Connected Subgraph Fingerprint: From Theory to Applications
Louis Bellmann1,2, Matthias Rarey1,2
1Universität Hamburg
2ZBH – Center for Bioinformatics
Molecular fingerprints are an efficient and widely applied representation of compounds used in similarity-driven virtual screening and the clustering of compound data sets. A molecule is represented by a set of structural features which are in turn identified with a bit in a bit string or an integer in a vector. Due to their compactness they allow fast comparison of chemical structures. Typically fingerprint methods consider only structural features belonging to a specific family of structures such as path-like, circular or other topologically predefined structures. With modern machine learning techniques and increased computational power it might be beneficial for certain application scenarios to overcome these limitations.

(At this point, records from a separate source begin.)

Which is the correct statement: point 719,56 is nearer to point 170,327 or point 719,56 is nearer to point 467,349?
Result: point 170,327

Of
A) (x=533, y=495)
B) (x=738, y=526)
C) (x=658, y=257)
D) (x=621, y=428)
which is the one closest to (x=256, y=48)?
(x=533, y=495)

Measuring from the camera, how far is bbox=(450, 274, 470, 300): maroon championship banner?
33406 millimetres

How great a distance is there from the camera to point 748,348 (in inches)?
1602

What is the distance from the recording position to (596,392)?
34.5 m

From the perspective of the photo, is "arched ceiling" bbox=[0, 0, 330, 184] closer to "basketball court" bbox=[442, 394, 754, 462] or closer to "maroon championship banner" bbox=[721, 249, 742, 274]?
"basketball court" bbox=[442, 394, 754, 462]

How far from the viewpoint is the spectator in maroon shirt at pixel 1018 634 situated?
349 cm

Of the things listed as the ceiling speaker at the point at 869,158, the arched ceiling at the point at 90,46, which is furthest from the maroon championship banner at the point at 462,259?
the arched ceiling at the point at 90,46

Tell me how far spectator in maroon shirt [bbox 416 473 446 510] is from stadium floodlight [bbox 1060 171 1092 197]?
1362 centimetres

We present the “Connected Subgraph Fingerprint” (CSFP) which derives a set of integers as a representation for chemical structures in four steps. First all distinct connected chemical substructures within an upper atom count limit are enumerated. We present an efficient algorithm following a specific enumeration order to avoid duplicates. In the second step, for each heavy atom contained in a substructure an identifier is derived based on certain atom properties such as chemical element, valence state and connectivity either only within the substructure or the whole compound. In the third step, all atom identifiers are combined to form a unique identifier, representing the complete substructure. To achieve this, we follow the CANGEN [1] procedure using atom identifiers to generate the canonical ordering. After duplicate removal all substructure identifiers are combined to form the fingerprint of the chemical structure where each identifier appears only once in the resulting representation.
The described method is easily adaptable to different application scenarios by applying filters during the enumeration process, choosing alternative atom properties or integrating stereo chemistry.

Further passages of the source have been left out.